Schüler, die im Übergang von Schule und Beruf eine Ehrenrunde in einer Berufsvorbereitungsklasse auf sich nehmen, profitieren nicht selten von dieser Entscheidung. Die Vorbereitung auf den Beruf läuft vor allem in den 8. Klassen der Haupt- und Realschulen gut und praxisnah, während in den Gymnasien dieses Thema nach wie vor unterrepräsentiert ist.

Die duale Ausbildung durchlebt gerade eine schwere Zeit. Der kontinuierliche Rückgang von Ausbildungswilligen, der extrem hohe Anteil an Gymnasiasten und der Bolognaprozess sorgen für eine Schlagseite.

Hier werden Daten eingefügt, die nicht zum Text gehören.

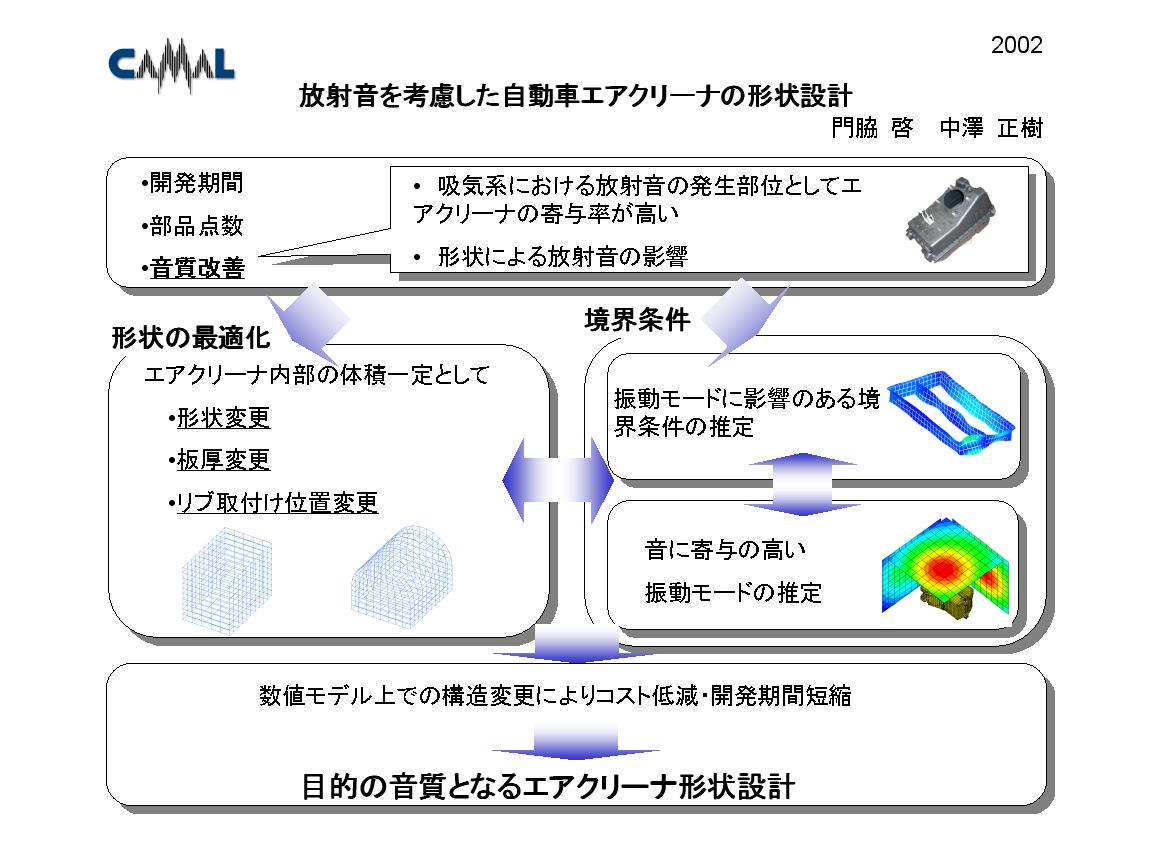 CAMAL

2002

放射音を考慮した自動車エアクリーナの形状設計

門脇 啓　中澤 正樹

•開発期間

•部品点数

•音質改善

• 吸気系における放射音の発生部位としてエアクリーナの寄与率が高い

• 形状による放射音の影響

形状の最適化

エアクリーナ内部の体積一定として

•形状変更

•板厚変更

•リブ取付け位置変更

境界条件

振動モードに影響のある境界条件の推定

音に寄与の高い

振動モードの推定

数値モデル上での構造変更によりコスト低減・開発期間短縮

目的の音質となるエアクリーナ形状設計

Immer mehr Jugendliche machen zur besseren Karriereplanung das Abitur und absolvieren ein entsprechendes Hochschulstudium, um dann z.B. als Betriebswirt die Stelle eines Industriekaufmanns zu besetzen oder mit einem Bachelor in Pädagogik die einer Erzieherin. Man könne gar von einer Inflation der Abschlüsse sprechen.

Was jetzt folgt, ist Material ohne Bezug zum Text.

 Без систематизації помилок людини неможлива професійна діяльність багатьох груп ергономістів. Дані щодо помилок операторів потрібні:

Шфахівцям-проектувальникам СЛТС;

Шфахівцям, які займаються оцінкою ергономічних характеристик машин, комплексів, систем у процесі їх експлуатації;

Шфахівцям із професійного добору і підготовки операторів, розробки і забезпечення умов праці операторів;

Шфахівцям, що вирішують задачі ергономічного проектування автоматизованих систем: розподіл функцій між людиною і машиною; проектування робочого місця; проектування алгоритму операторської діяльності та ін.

Die Situation für schwächere Azubis sei momentan sehr gut. „Es gibt viele unbesetzte Lehrstellen und die Betriebe suchen mit Hochdruck Lehrlinge, die dann aber oft an die Hand genommen werden müssen.“, fasste Simon Kaiser von der IHK zusammen. Das Niveau der Ausbildungszahlen habe sich in den letzten Jahren nicht wesentlich verschlechtert. Es sei allerdings eine Zunahme von Fluktuation zu Beginn der Ausbildung zu beobachten. „Die Branchen, die den größten Fachkräftemangel haben, haben die meisten Abbrecher.“, so Kaiser weiter. Ob man generell von einer zunehmenden Ausbildungsungsunreife bei Jugendlichen sprechen kann, wollten die Anwesenden nicht so eindeutig mit Ja beantworten. Vielmehr seien auch die Anforderungen der Ausbildungsbetriebe sehr gestiegen.

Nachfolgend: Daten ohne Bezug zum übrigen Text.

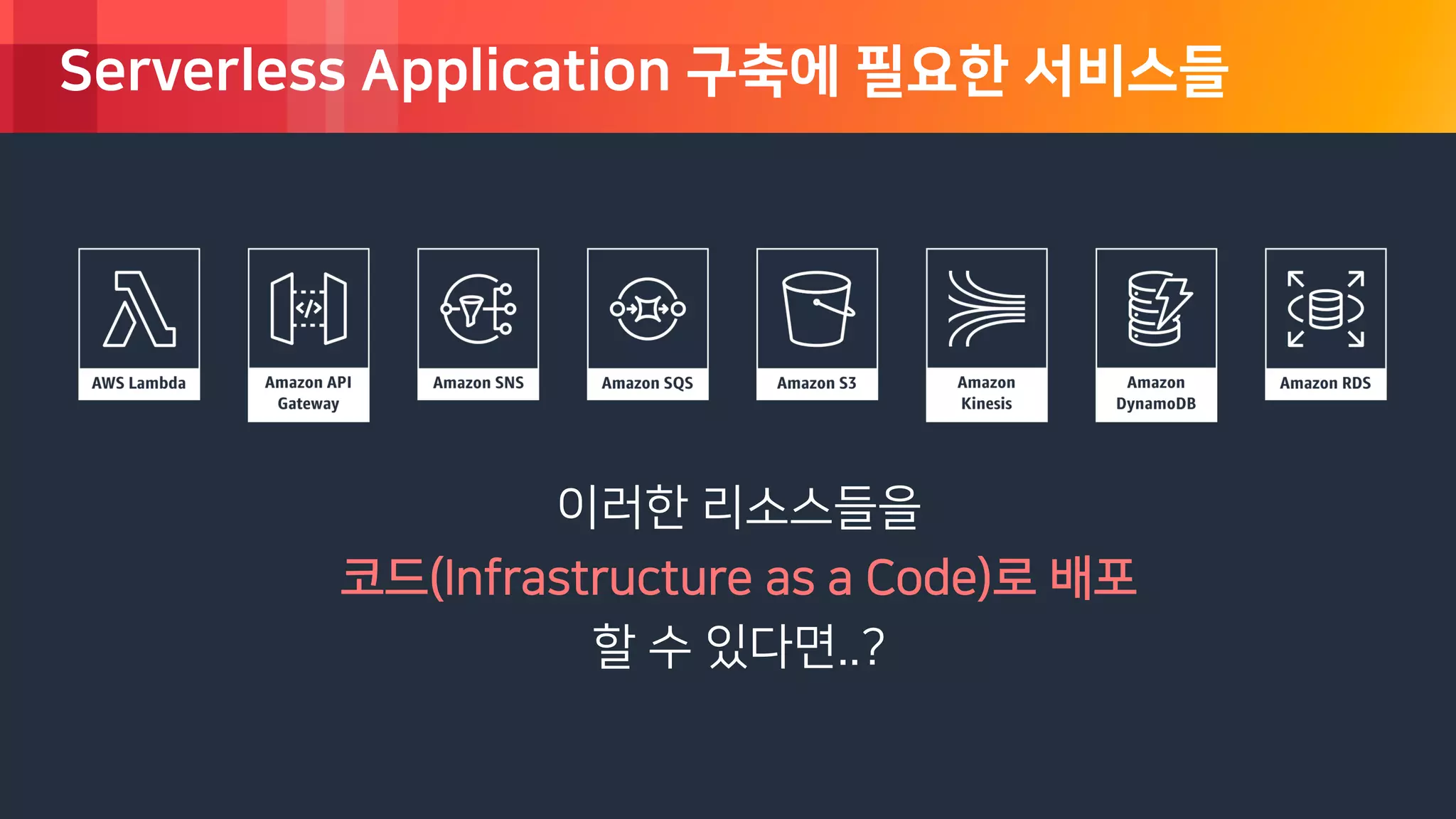 Serverless Application 구축에 필요한 서비스들

AWS Lambda

Amazon API Gateway

Amazon SNS

Amazon SQS

Amazon S3

Amazon Kinesis

Amazon DynamoDB

Amazon RDS

이러한 리소스들을
코드(Infrastructure as a Code)로 배포
할 수 있다면..?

Die Ausstattung mit Schulsozialarbeitern und Jugendberufshelfern ist an den Berufsschulen im Kreis mangelhaft. Obwohl es eindeutig ist, wie wichtig diese unterstützende Arbeit für Schüler und Schulen ist. Im Kreis gibt es ganze 2,5 Jugendberufshelfer an drei Berufsschulen. Das entspricht einem Betreuungsverhältnis von 1:300! Die Jugendberufshelfer sind die Feuerwehr unter den Sozialarbeitern und gehören an jede Schule. Die Situation der Schulsozialarbeiter ist nur unwesentlich besser. „Diese Arbeit ist wichtig und nachhaltig.“, merkte Alexander Schoch an. Siegfried Lehmann machte den Anwesenden Mut, weiter Druck auf Landrat und Verwaltung auszuüben.“ Ich weiß, hier müssen dicke Bretter gebohrt werden. Im Kreis Konstanz haben wir es mit viel Geduld gut hinbekommen.“

Das Entlastungskontingent für die Berufsschullehrer wurde in den letzten Jahren drastisch zurückgefahren. So sind diese oft gezwungen, Vor- und Nachbereitungen des Unterrichts oder die Pflege und Betreuung von Technik in Ihrer Freizeit zu machen. Hier bedarf es unbedingt einer Korrektur. „Wir brauchen eine klare Stellenbeschreibung und danach eine Neudefiniton unserer Aufgaben.“, meinte Helmut Kleinböck.

Außerdem sei die Art der Ressourcenverteilung an ihre Grenzen gestoßen. Die Schulen bräuchten dringend mehr Flexibilität und müssten mit mehr Autonomie ausgestattet werden um auch kurzfristig auf Engpässe zu reagieren, stellte Martin Lehmann von der GHS fest und Siegfried Lehmann ergänzte: „Auch bei der Lehrerausstattung ist Südbaden leider immer noch Schlusslicht im Land.“

Hintergrund:

Am Dialog der Beruflichen Bildung nahmen Schulleiter Thomas Kruse und Abteilungsleiter Martin Lehmann von der GHS, Frau Börnsen, die Leiterin der kaufmännischen Berufsschule in Emmendingen und Helmut Kleinböck von der Berufsschule in Waldkirch teil. Rita Wendenius-Görlitz vertrat da Landratsamt und Simon Kaiser war für die IHK gekommen.